BEGIN
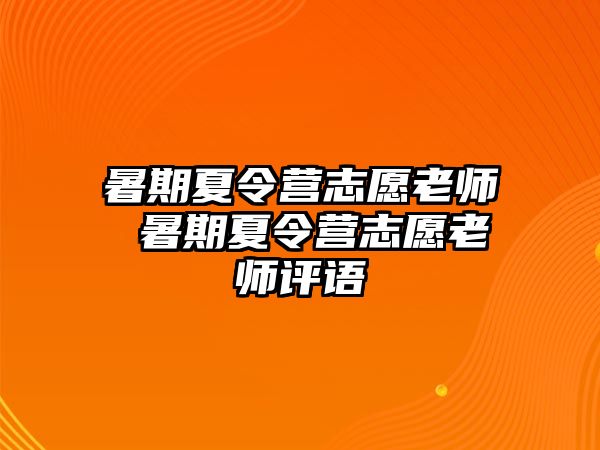 暑期夏令营志愿老师 暑期夏令营志愿老师评语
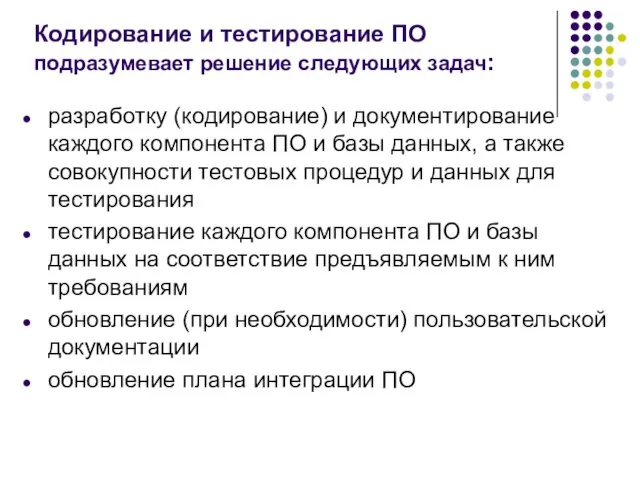 Кодирование и тестирование ПО подразумевает решение следующих задач:

- разработку (кодирование) и документирование каждого компонента ПО и базы данных, а также совокупности тестовых процедур и данных для тестирования
- тестирование каждого компонента ПО и базы данных на соответствие предъявляемым к ним требованиям
- обновление (при необходимости) пользовательской документации
- обновление плана интеграции ПО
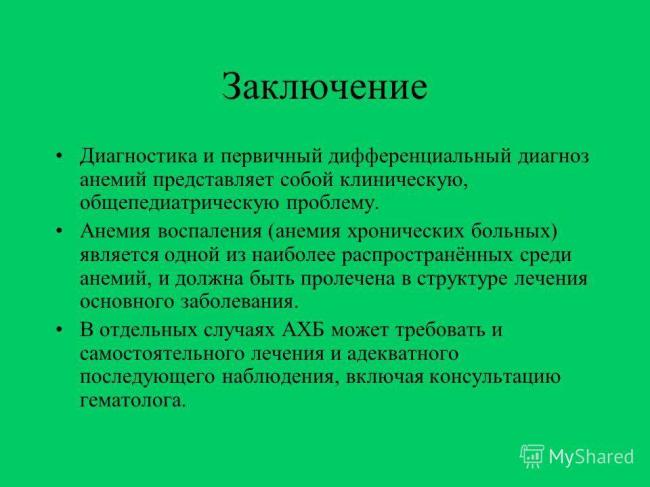 Заключение

• Диагностика и первичный дифференциальный диагноз анемий представляет собой клиническую, общепедиатрическую проблему.

• Анемия воспаления (анемия хронических больных) является одной из наиболее распространённых среди анемий, и должна быть пролечена в структуре лечения основного заболевания.

• В отдельных случаях АХБ может требовать и самостоятельного лечения и адекватного последующего наблюдения, включая консультацию гематолога.

MyShared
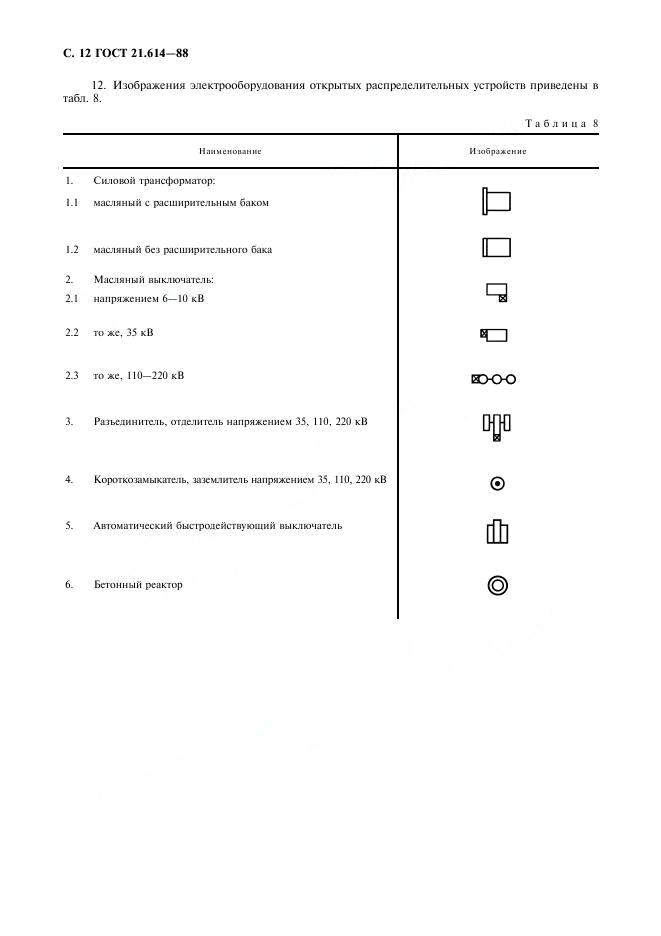 С. 12 ГОСТ 21.614—88

12. Изображения электрооборудования открытых распределительных устройств приведены в табл. 8.

Таблица 8

| Наименование | Изображение |
|---|---|
| 1. Силовой трансформатор: | |
| 1.1 масляный с расширительным баком | |
| 1.2 масляный без расширительного бака | |
| 2. Масляный выключатель: | |
| 2.1 напряжением 6—10 кВ | |
| 2.2 то же, 35 кВ | |
| 2.3 то же, 110—220 кВ | |
| 3. Разъединитель, отделитель напряжением 35, 110, 220 кВ | |
| 4. Короткозамыкатель, заземлитель напряжением 35, 110, 220 кВ | |
| 5. Автоматический быстродействующий выключатель | |
| 6. Бетонный реактор | |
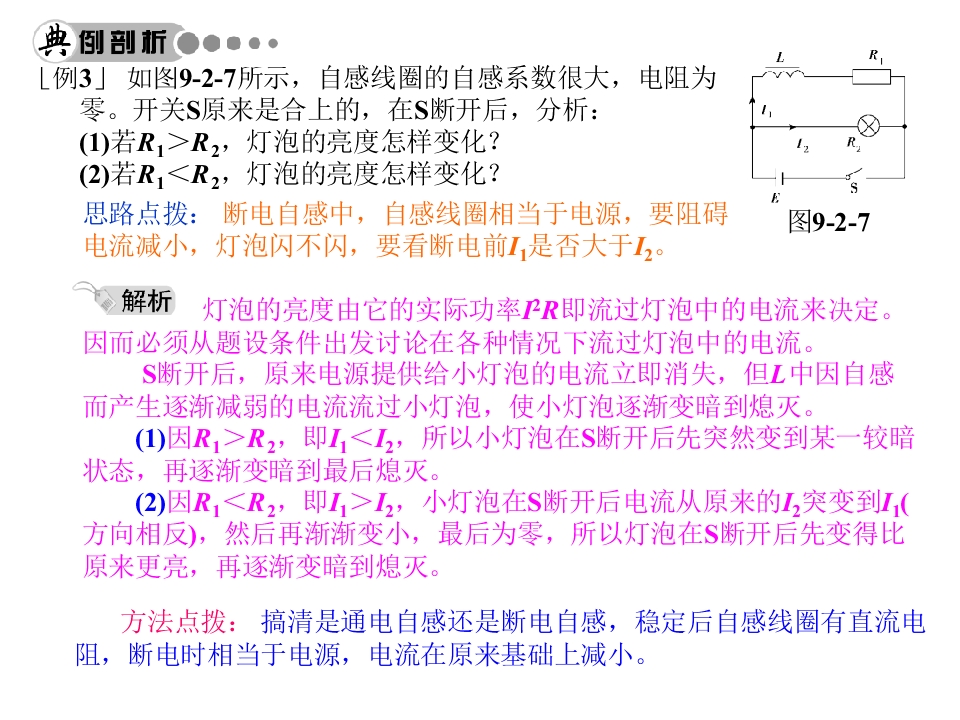 典例剖析

［例3］ 如图9-2-7所示，自感线圈的自感系数很大，电阻为零。开关S原来是合上的，在S断开后，分析：

(1)若$R_1>R_2$，灯泡的亮度怎样变化?

(2)若$R_1<R_2$，灯泡的亮度怎样变化?

L
$R_1$
$I_1$
$I_2$
$R_2$
E
S
图9-2-7

思路点拨：断电自感中，自感线圈相当于电源，要阻碍电流减小，灯泡闪不闪，要看断电前$I_1$是否大于$I_2$。

解析 灯泡的亮度由它的实际功率$I^2R$即流过灯泡中的电流来决定。因而必须从题设条件出发讨论在各种情况下流过灯泡中的电流。

S断开后，原来电源提供给小灯泡的电流立即消失，但L中因自感而产生逐渐减弱的电流流过小灯泡，使小灯泡逐渐变暗到熄灭。

(1)因$R_1>R_2$，即$I_1<I_2$，所以小灯泡在S断开后先突然变到某一较暗状态，再逐渐变暗到最后熄灭。

(2)因$R_1<R_2$，即$I_1>I_2$，小灯泡在S断开后电流从原来的$I_2$突变到$I_1$(方向相反)，然后再渐渐变小，最后为零，所以灯泡在S断开后先变得比原来更亮，再逐渐变暗到熄灭。

方法点拨：搞清是通电自感还是断电自感，稳定后自感线圈有直流电阻，断电时相当于电源，电流在原来基础上减小。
END
#### Work required
Your response should consist solely of the lines from the line with "заземлитель напряжением 35, 110, 220 кВ | |" through the last line of the entries above, printed exactly and without pictures.

#### Task answer
| 4. Короткозамыкатель, заземлитель напряжением 35, 110, 220 кВ | |
| 5. Автоматический быстродействующий выключатель | |
| 6. Бетонный реактор | |
 典例剖析

［例3］ 如图9-2-7所示，自感线圈的自感系数很大，电阻为零。开关S原来是合上的，在S断开后，分析：

(1)若$R_1>R_2$，灯泡的亮度怎样变化?

(2)若$R_1<R_2$，灯泡的亮度怎样变化?

L
$R_1$
$I_1$
$I_2$
$R_2$
E
S
图9-2-7

思路点拨：断电自感中，自感线圈相当于电源，要阻碍电流减小，灯泡闪不闪，要看断电前$I_1$是否大于$I_2$。

解析 灯泡的亮度由它的实际功率$I^2R$即流过灯泡中的电流来决定。因而必须从题设条件出发讨论在各种情况下流过灯泡中的电流。

S断开后，原来电源提供给小灯泡的电流立即消失，但L中因自感而产生逐渐减弱的电流流过小灯泡，使小灯泡逐渐变暗到熄灭。

(1)因$R_1>R_2$，即$I_1<I_2$，所以小灯泡在S断开后先突然变到某一较暗状态，再逐渐变暗到最后熄灭。

(2)因$R_1<R_2$，即$I_1>I_2$，小灯泡在S断开后电流从原来的$I_2$突变到$I_1$(方向相反)，然后再渐渐变小，最后为零，所以灯泡在S断开后先变得比原来更亮，再逐渐变暗到熄灭。

方法点拨：搞清是通电自感还是断电自感，稳定后自感线圈有直流电阻，断电时相当于电源，电流在原来基础上减小。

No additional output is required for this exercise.